Patentes Patéticas (nº. 53)

sem-fumaça

Pouca gente hoje sente saudade das locomotivas a vapor, com sua fumaça, seu barulho e sua relativa lentidão. Embora já esteja virtualmente extinta há mais de meio século, não foi por falta de inovação que a tecnologia a vapor morreu — já vimos, por exemplo, um sistema termo-hidráulico para tirar animais dos trilhos. Uma invenção mais útil, que tentava aumentar a eficiência e reduzir a poluição das Marias-Fumaça, apareceu já no fim do século XIX. Era a “Locomotiva Consumidora de Fumaça” de Frank Charles McNally:

Essa invenção relaciona-se a locomotivas que consomem seus próprios produtos de combustão (chamadas às vezes de “locomotivas sem-fumaça”), de um tipo que é equipado com um ventilador/compressor giratório para criar uma corrente de ar forçada e retornar a fumaça e as cinzas da caixa de fumaça para a caixa de fogo, em vez de permitir seu escape para o ar livre. Meu aperfeiçoamento consiste em uma inovadora construção e combinação da caixa de fogo, da caixa de fumaça ou cinzas, do ventilador, do sistema de exaustão, da chaminé e de uma válvula para regulagem da corrente através da mesma.

Como fica implícito na patente, a ideia de Mr. McNally (de Kansas City, Missouri), não era exatamente original. Na edição de 10 de outubro de 1888, o jornal Deseret News traz uma nota intitulada “Uma Locomotiva sem ruído e sem fumaça”, mas sem dar detalhes técnicos. Já a patente nº. 531.555, que foi emitida em 25 de dezembro de 1894, é bastante detalhada.

------------------------------

→ **TAREFAS**:
- 1) Reescreva em forma de lista numerada os registros, da linha que contém "How far is the" até o fim dos registros, deixando de fora as linhas em branco.
- 2) Continue o trecho sobre a locomotiva sem-fumaça a partir do ponto em que ele termina.
O trecho sobre a locomotiva e os registros não têm nenhuma relação entre si.

→ **REGISTROS LISTADOS**:

------------------------------

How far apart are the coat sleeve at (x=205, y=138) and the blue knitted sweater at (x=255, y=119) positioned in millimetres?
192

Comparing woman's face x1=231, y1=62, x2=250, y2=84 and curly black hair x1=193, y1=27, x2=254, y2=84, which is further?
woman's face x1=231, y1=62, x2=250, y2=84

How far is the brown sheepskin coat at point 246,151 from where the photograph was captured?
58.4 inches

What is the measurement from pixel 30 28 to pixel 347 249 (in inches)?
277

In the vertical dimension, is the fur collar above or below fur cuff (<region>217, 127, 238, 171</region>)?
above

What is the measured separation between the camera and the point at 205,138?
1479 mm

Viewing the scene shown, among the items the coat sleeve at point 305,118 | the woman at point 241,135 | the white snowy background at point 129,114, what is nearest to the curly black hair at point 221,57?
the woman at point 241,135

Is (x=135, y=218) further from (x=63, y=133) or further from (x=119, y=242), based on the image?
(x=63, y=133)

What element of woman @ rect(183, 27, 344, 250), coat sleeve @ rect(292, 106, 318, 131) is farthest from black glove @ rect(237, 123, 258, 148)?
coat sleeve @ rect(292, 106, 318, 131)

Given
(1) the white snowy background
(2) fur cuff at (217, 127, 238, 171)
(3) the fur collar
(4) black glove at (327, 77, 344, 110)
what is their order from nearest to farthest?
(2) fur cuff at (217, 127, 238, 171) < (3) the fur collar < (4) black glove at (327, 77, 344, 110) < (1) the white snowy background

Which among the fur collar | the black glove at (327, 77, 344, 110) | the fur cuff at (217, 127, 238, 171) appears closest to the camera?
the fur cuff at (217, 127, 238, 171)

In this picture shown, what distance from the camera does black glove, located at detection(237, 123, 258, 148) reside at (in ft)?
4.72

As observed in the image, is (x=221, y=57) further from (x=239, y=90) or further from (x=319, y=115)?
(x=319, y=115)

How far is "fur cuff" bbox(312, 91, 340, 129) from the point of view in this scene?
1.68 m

------------------------------

→ **RESPOSTAS FORNECIDAS**:
- 1)
1. How far is the brown sheepskin coat at point 246,151 from where the photograph was captured?
2. 58.4 inches
3. What is the measurement from pixel 30 28 to pixel 347 249 (in inches)?
4. 277
5. In the vertical dimension, is the fur collar above or below fur cuff (<region>217, 127, 238, 171</region>)?
6. above
7. What is the measured separation between the camera and the point at 205,138?
8. 1479 mm
9. Viewing the scene shown, among the items the coat sleeve at point 305,118 | the woman at point 241,135 | the white snowy background at point 129,114, what is nearest to the curly black hair at point 221,57?
10. the woman at point 241,135
11. Is (x=135, y=218) further from (x=63, y=133) or further from (x=119, y=242), based on the image?
12. (x=63, y=133)
13. What element of woman @ rect(183, 27, 344, 250), coat sleeve @ rect(292, 106, 318, 131) is farthest from black glove @ rect(237, 123, 258, 148)?
14. coat sleeve @ rect(292, 106, 318, 131)
15. Given
16. (1) the white snowy background
17. (2) fur cuff at (217, 127, 238, 171)
18. (3) the fur collar
19. (4) black glove at (327, 77, 344, 110)
20. what is their order from nearest to farthest?
21. (2) fur cuff at (217, 127, 238, 171) < (3) the fur collar < (4) black glove at (327, 77, 344, 110) < (1) the white snowy background
22. Which among the fur collar | the black glove at (327, 77, 344, 110) | the fur cuff at (217, 127, 238, 171) appears closest to the camera?
23. the fur cuff at (217, 127, 238, 171)
24. In this picture shown, what distance from the camera does black glove, located at detection(237, 123, 258, 148) reside at (in ft)?
25. 4.72
26. As observed in the image, is (x=221, y=57) further from (x=239, y=90) or further from (x=319, y=115)?
27. (x=319, y=115)
28. How far is "fur cuff" bbox(312, 91, 340, 129) from the point of view in this scene?
29. 1.68 m

- 2)
Simplificando a patente de McNally, os gases e cinzas são liberados apenas durante o aquecimento do sistema — o que, em parte, explica porque ainda há uma chaminé. Uma vez alcançada certa pressão, a chaminé é fechada (com uma sofisticada cordinha). Acionado pelo vapor da locomotiva ou por uma correia ligada a uma das rodas, o compressor passa, então, a redirecionar a fumaça para um tubo que termina numa espécie de gaveta de cinzas, onde os gases (re)combustíveis elevam-se e retornam à câmara de combustão. As partículas mais finas também sobem, mas as mais pesadas ficam nessa gaveta. Caso o compressor entre em pane, não há problemas: uma válvula força a abertura da chaminé e os gases de exaustão são lançados na atmosfera normalmente.

No entanto, uma série de problemas torna uma locomotiva sem fumaça tecnicamente impraticável. Não fica claro, por exemplo, com que frequência a gaveta de cinzas deve ser esvaziada. Seria preciso interromper viagens para isso? Talvez sim. Aparentemente, o sistema McNally é um sistema fechado (desde que a chaminé seja fechada). Para não haver acúmulo de gases e riscos de explosão seria necessário abrir a chaminé de vez em quando (é verdade que basta puxar uma cordinha para resolver isso, mas uma “Maria-sem-Fumaça” que solta fumaça certamente seria vista como propaganda enganosa pelo público). Nem todos os gases de exaustão seriam combustíveis — o gás carbônico é o exemplo mais óbvio — e portanto a economia talvez fosse pequena demais para o investimento. Além disso, o sistema McNally seria até anti-econômico. Mais peças, ainda que sejam poucas e bem simples, necessitam de mais manutenção. A opção mais poluidora sempre foi a mais barata.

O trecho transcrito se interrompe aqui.